_WRITTEN INSTRUCTION 1_
Copy out the passage on stochastic processes word for word, in full.

_GIVEN TEXT_
4.1 Stochastic Processes

A discrete-time stochastic process or time series process \[ \{\ldots,Y_{1},Y_{2},\ldots,Y_{t},Y_{t+1},\ldots\}=\{Y_{t}\}_{t=-\infty}^{\infty}, \] is a sequence of random variables indexed by time \(t\)17. In most applications, the time index is a regularly spaced index representing calendar time (e.g., days, months, years, etc.) but it can also be irregularly spaced representing event time (e.g., intra-day transaction times). In modeling time series data, the ordering imposed by the time index is important because we often would like to capture the temporal relationships, if any, between the random variables in the stochastic process. In random sampling from a population, the ordering of the random variables representing the sample does not matter because they are independent.

A realization of a stochastic process with \(T\) observations is the sequence of observed data \[ \{Y_{1}=y_{1},Y_{2}=y_{2},\ldots,Y_{T}=y_{T}\}=\{y_{t}\}_{t=1}^{T}. \] The goal of time series modeling is to describe the probabilistic behavior of the underlying stochastic process that is believed to have generated the observed data in a concise way. In addition, we want to be able to use the observed sample to estimate important characteristics of a time series model such as measures of time dependence. In order to do this, we need to make a number of assumptions regarding the joint behavior of the random variables in the stochastic process such that we may treat the stochastic process in much the same way as we treat a random sample from a given population.

_EXERCISE MATERIAL_
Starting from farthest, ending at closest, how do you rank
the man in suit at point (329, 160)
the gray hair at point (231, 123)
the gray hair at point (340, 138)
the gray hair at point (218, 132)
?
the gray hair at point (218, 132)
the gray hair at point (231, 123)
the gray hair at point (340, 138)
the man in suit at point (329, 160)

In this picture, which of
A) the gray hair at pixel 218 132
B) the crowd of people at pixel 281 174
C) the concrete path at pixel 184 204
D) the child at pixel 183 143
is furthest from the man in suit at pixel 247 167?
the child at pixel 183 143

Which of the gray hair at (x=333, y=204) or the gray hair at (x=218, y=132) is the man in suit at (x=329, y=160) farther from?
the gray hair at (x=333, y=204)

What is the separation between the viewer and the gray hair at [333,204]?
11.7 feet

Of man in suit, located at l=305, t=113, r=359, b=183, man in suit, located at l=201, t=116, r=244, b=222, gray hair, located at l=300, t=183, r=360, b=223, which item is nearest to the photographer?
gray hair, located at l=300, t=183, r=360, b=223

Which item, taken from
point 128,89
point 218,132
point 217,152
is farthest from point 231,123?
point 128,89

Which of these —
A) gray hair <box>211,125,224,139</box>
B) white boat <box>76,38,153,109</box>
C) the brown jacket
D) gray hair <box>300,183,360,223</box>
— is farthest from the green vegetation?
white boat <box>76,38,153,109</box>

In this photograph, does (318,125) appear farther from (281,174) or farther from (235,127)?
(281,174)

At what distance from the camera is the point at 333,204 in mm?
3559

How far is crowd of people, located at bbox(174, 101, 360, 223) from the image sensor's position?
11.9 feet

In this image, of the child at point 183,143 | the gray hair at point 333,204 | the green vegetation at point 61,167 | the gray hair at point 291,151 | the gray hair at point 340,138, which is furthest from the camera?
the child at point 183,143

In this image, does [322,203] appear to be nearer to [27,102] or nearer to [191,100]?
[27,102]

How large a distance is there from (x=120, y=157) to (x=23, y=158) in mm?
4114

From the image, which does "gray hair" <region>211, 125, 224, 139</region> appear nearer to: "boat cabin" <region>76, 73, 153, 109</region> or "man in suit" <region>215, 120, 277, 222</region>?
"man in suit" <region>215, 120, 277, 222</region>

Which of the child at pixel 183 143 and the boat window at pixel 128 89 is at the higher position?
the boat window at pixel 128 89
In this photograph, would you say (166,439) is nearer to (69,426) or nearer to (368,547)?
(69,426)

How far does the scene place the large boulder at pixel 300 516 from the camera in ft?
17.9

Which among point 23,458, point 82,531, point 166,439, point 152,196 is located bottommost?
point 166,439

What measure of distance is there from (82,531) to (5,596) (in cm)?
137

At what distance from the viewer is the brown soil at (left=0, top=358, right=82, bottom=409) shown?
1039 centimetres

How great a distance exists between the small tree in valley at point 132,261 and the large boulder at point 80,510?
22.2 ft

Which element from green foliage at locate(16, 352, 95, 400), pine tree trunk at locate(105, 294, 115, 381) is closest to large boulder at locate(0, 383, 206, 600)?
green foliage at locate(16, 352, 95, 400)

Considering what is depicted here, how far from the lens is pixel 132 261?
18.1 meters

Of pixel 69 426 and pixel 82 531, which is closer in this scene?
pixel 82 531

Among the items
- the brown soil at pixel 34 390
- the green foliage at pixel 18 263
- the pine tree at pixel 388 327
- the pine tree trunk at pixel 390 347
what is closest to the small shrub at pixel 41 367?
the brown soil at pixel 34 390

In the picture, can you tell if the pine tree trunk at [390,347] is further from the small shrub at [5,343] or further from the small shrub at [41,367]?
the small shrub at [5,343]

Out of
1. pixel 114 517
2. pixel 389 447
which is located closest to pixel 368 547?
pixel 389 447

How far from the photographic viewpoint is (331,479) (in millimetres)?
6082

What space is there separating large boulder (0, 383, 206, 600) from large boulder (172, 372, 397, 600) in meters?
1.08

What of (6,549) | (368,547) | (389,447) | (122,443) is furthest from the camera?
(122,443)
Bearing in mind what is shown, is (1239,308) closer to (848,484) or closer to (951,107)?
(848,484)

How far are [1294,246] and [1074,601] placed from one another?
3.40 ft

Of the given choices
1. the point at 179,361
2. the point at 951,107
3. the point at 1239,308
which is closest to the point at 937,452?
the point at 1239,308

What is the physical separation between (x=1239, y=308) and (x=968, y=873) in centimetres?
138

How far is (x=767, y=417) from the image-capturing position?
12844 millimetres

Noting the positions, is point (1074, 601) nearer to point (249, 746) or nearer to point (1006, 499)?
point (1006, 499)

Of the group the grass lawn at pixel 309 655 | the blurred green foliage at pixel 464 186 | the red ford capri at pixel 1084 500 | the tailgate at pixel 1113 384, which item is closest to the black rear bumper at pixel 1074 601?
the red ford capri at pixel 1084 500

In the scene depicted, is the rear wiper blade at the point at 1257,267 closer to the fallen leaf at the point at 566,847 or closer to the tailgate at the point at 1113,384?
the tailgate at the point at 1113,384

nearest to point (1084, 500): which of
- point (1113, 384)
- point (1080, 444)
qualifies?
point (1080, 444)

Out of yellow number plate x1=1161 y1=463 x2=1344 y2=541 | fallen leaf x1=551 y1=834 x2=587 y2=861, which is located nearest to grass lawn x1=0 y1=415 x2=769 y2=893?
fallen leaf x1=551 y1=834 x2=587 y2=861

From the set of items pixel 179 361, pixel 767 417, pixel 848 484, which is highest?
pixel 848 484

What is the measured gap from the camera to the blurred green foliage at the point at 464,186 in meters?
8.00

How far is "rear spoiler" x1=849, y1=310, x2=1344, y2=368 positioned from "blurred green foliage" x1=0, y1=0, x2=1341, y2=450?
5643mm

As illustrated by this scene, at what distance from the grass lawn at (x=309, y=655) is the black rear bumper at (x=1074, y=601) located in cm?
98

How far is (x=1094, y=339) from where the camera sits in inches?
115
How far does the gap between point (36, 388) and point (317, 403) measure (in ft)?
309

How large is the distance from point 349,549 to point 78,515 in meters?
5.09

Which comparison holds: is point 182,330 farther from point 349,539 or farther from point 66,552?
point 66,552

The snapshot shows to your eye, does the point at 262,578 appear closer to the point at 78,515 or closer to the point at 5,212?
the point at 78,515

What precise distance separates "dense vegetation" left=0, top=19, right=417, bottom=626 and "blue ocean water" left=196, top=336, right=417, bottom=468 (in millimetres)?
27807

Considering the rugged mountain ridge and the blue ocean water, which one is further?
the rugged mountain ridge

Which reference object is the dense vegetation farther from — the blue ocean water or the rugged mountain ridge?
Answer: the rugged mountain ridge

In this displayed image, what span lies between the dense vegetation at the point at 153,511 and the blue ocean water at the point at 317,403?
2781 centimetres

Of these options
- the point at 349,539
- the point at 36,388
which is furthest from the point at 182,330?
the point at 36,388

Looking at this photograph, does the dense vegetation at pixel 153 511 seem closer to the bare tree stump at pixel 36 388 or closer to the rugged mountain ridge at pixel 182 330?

_WRITTEN INSTRUCTION 2_
Count the lines in the rows that contain the string "soil", treating uppercase and lowercase as different. Reply with the number alone.

_FULL OUTPUT 1_
4.1 Stochastic Processes

A discrete-time stochastic process or time series process \[ \{\ldots,Y_{1},Y_{2},\ldots,Y_{t},Y_{t+1},\ldots\}=\{Y_{t}\}_{t=-\infty}^{\infty}, \] is a sequence of random variables indexed by time \(t\)17. In most applications, the time index is a regularly spaced index representing calendar time (e.g., days, months, years, etc.) but it can also be irregularly spaced representing event time (e.g., intra-day transaction times). In modeling time series data, the ordering imposed by the time index is important because we often would like to capture the temporal relationships, if any, between the random variables in the stochastic process. In random sampling from a population, the ordering of the random variables representing the sample does not matter because they are independent.

A realization of a stochastic process with \(T\) observations is the sequence of observed data \[ \{Y_{1}=y_{1},Y_{2}=y_{2},\ldots,Y_{T}=y_{T}\}=\{y_{t}\}_{t=1}^{T}. \] The goal of time series modeling is to describe the probabilistic behavior of the underlying stochastic process that is believed to have generated the observed data in a concise way. In addition, we want to be able to use the observed sample to estimate important characteristics of a time series model such as measures of time dependence. In order to do this, we need to make a number of assumptions regarding the joint behavior of the random variables in the stochastic process such that we may treat the stochastic process in much the same way as we treat a random sample from a given population.

_FULL OUTPUT 2_
3